Un estudio reciente ha revelado que la menopausia no parece tener un efecto a largo plazo sobre la cognición en las mujeres. La menopausia, que ocurre espontáneamente alrededor de los 51 años en promedio, a menudo se asocia con dificultades cognitivas subjetivas como el olvido y la «niebla mental» – que se manifiesta como lapsos de memoria, lentitud mental o dificultades de atención.
La investigación, realizada en 14.234 mujeres entre 45 y 55 años, examinó los síntomas cognitivos autoinformados y el rendimiento cognitivo objetivo en participantes premenopáusicas, perimenopáusicas y posmenopáusicas. Los resultados mostraron que las participantes en la perimenopausia y la posmenopausia tenían más probabilidades de informar síntomas cognitivos que las premenopáusicas.

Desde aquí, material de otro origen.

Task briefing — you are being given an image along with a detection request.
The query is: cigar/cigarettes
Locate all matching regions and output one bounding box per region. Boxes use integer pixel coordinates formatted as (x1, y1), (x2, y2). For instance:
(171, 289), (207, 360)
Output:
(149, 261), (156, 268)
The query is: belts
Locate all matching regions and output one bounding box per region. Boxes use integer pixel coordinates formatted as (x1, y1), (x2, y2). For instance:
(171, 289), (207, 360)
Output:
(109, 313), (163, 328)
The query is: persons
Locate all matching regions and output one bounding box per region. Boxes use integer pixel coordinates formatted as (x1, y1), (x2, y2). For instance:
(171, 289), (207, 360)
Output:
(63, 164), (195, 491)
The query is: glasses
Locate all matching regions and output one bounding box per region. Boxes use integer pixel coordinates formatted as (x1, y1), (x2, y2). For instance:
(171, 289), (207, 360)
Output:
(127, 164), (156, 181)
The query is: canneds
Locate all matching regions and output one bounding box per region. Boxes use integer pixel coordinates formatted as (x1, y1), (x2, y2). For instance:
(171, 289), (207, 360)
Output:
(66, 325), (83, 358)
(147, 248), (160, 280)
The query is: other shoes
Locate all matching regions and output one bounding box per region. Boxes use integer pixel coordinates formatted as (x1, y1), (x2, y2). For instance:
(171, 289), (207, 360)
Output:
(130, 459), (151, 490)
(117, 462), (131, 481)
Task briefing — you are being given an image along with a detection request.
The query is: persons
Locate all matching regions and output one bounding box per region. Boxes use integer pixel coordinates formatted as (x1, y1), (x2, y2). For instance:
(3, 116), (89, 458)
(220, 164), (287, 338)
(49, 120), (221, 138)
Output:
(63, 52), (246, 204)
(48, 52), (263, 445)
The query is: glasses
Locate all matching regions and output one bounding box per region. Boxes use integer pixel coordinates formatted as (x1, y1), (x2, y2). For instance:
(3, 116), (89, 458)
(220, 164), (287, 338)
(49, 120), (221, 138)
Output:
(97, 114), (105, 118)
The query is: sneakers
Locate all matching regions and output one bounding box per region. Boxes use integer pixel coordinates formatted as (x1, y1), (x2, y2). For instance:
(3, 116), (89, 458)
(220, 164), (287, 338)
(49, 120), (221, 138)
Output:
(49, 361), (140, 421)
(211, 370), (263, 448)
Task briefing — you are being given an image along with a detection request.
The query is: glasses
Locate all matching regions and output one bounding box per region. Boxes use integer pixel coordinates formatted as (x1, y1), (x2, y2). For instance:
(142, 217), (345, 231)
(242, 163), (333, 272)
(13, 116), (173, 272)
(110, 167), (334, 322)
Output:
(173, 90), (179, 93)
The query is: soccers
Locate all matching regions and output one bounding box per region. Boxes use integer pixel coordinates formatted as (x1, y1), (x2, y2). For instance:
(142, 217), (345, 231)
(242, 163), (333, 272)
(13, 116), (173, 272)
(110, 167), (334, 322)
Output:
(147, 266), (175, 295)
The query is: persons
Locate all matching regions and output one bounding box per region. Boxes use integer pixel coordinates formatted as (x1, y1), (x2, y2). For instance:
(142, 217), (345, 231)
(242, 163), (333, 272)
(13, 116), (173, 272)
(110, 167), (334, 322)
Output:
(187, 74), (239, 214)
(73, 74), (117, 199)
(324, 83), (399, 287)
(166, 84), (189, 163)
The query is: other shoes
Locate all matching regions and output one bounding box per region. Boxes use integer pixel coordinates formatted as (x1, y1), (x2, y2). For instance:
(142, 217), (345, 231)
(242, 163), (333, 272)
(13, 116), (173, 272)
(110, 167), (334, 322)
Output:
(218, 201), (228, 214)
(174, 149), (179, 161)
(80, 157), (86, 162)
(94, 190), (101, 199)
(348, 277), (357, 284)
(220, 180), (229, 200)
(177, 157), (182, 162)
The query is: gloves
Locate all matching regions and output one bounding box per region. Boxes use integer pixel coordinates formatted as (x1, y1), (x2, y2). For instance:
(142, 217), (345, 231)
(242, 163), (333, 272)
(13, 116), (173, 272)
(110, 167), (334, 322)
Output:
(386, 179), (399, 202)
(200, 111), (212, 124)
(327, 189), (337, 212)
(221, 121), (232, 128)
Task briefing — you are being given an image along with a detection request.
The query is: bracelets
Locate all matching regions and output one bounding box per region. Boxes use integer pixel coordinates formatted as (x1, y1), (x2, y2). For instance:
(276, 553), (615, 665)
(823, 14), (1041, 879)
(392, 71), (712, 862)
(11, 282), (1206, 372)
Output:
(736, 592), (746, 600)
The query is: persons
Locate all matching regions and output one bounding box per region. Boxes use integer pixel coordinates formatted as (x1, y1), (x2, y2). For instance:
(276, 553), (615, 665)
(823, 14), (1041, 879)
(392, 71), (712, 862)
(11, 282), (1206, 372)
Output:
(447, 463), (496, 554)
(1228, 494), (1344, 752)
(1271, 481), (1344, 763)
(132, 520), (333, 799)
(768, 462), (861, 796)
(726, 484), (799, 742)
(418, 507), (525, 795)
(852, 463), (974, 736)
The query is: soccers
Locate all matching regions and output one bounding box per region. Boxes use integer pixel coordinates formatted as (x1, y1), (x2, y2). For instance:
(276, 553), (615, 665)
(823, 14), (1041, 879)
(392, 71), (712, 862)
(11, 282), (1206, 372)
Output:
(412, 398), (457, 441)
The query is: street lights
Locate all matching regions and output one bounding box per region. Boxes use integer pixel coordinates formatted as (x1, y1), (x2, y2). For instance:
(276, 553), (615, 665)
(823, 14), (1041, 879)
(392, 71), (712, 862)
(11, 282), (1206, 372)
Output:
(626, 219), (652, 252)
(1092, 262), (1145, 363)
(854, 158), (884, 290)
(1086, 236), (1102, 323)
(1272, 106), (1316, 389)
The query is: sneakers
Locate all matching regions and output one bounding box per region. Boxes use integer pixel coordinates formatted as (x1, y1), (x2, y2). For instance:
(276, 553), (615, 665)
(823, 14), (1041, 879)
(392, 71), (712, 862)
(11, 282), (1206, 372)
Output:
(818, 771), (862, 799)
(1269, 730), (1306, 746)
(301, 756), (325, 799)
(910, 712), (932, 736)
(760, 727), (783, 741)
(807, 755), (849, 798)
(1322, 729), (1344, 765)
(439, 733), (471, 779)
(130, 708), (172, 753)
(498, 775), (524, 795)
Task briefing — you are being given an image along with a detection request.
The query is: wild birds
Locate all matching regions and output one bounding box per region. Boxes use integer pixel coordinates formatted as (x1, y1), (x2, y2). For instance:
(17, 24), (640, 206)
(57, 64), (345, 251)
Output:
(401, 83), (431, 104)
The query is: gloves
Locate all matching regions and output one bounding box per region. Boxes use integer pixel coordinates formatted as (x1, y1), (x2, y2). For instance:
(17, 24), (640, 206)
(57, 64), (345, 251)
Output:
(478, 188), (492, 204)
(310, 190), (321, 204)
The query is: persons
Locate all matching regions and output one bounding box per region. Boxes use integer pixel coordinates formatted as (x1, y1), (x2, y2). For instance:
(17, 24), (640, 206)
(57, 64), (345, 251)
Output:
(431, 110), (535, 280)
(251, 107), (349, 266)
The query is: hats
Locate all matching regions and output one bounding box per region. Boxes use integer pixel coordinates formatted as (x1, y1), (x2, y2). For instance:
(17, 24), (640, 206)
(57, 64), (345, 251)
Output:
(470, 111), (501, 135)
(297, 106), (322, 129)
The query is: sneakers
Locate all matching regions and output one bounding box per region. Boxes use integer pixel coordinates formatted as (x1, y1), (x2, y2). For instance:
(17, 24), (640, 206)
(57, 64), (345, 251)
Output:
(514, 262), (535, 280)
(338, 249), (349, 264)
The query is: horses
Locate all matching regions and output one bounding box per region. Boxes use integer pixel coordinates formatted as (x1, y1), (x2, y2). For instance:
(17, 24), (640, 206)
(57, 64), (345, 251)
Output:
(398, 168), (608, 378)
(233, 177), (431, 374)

Sin embargo, el estudio encontró diferencias mínimas en el rendimiento cognitivo objetivo entre los diferentes grupos de menopausia. De hecho, las participantes en la perimenopausia mostraron una precisión ligeramente mayor en las pruebas cognitivas en comparación con las premenopáusicas y posmenopáusicas. Los síntomas cognitivos se asociaron débilmente con el rendimiento objetivo, pero sí mostraron una relación moderada con los síntomas psicológicos.
Estos hallazgos sugieren que es importante reconocer los síntomas cognitivos como un componente clave de la atención menopáusica e integrar los resultados informados por las pacientes con medidas objetivas y biológicas de la salud cognitiva.